In starch and sucrose metabolism pathway, DEGs involved in fructose and glucose synthesis were mainly positively regulated, and they were fructokinase (EC:2.7.1.4), beta-fructofuranosidase (EC:3.2.1.26), hexokinase (EC:2.7.1.1), phosphoglucomutase (EC:5.4.2.2) and UTP-glucose-1-phosphate uridylyltransferase (EC:2.7.7.9); while several DEGs involved in starch and glycogen synthesis mainly showed negative regulation, and they covered 1,4-alpha-glucan branching enzyme (EC:2.4.1.18), starch synthase (EC:2.4.1.21), 4-alpha-glucanotransferase (EC:2.4.1.25) and so on.
In summary, fungal disease immune response is a complex process involving multiple biological processes. It covers more than one gene and one gene does not worked in single pathway. That is to say, one gene may perform more than one function simultaneously. These significantly enriched pathways would well reveal the underlying immune response mechanism of fungal disease in G. elata Bl. f. glauca.
Defense-related transcription factors
It has been proved that many a transcription factor can directly or indirectly regulate plants immune response[41-60]. Here, the current study got the similar result (Fig.4). Exceptionally, according to transcription factor prediction, some C3H genes were differentially expressed in two groups. However, present reports about C3H are mainly related to cold resistance, rather than disease resistance[61, 62].
Resistance genes (R genes)
Resistance genes (R genes) were classified into nine types based on intracellular and extracellular pathogen recognition mechanisms[89]. Here, the current study discovered potential R genes in G. elata Bl. f. glauca were probably the member of transcription factor families like WRKY, GH3, TIFY/JAZ, CML, ERF, TGA. Coincidently, it has been reported that above transcription factors did be widely involved in various defense responses[58, 90-102]. It is reported that GH3 and CML can also regulates fruit development[103, 104]. To verify the accuracy of transcriptome sequencing, qRT-PCR test was performed, and the results were basically consistent with transcriptome sequencing (Fig.10). However, it still needs further study on how these genes perform their functions in respond to fungal disease in G. elata Bl. f. glauca.
Potential immune response mechanism of fungal disease in G. elata Bl. f. glauca
Plant immune response mechanisms mainly include PAMP-triggered immunity (PTI), effector-triggered immunity (ETI) and systemic acquired resistance (SAR). ETI is usually accompanied by the occurrence of hypersensitivity reaction (HR), giving rise to programmed cell death (PCD). Moreover, ETI can induce SAR. As is known to all, PTI and SAR are non-specific immunity, while ETI is specific immunity[105]. From what the current study, the immune response mechanism of fungal disease in G. elata Bl. f. glauca involves all above three kinds of mechanisms in the whole process of infection.

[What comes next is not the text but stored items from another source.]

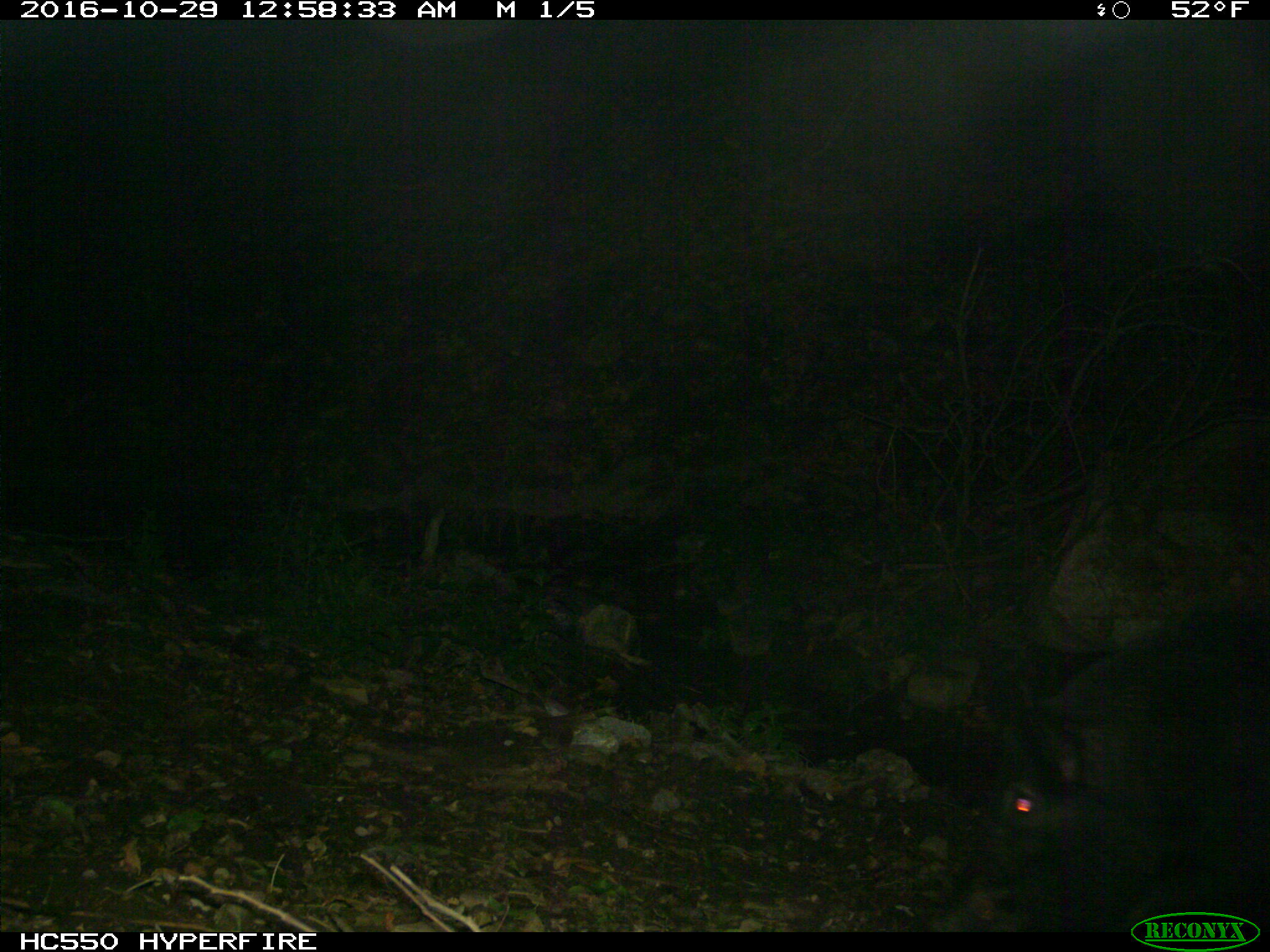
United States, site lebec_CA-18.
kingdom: Animalia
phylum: Chordata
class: Mammalia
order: Artiodactyla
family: Suidae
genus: Sus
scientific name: Sus scrofa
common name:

In this study, many genes related to stress response and disease resistance demonstrated high expression and significant difference. They were members of certain transcription factor families, like WRKY, GH3, JAZ, CML, ERF, TGA. Furthermore, these genes were closely connected with derivatives of jasmonic acid, salicylic acid, brassinosteroid, ethylene and auxin. By BLAST (https://blast.ncbi.nlm.nih.gov/Blast.cgi), it is revealed that amino acid sequences of four JAZ genes in G. elata family were highly similar to certain gene sequences in Dendrobium catenatum, Phalaenopsis equestris, Apostasia shenzhenica (Fig.9). They were all belong to TIFY10 family.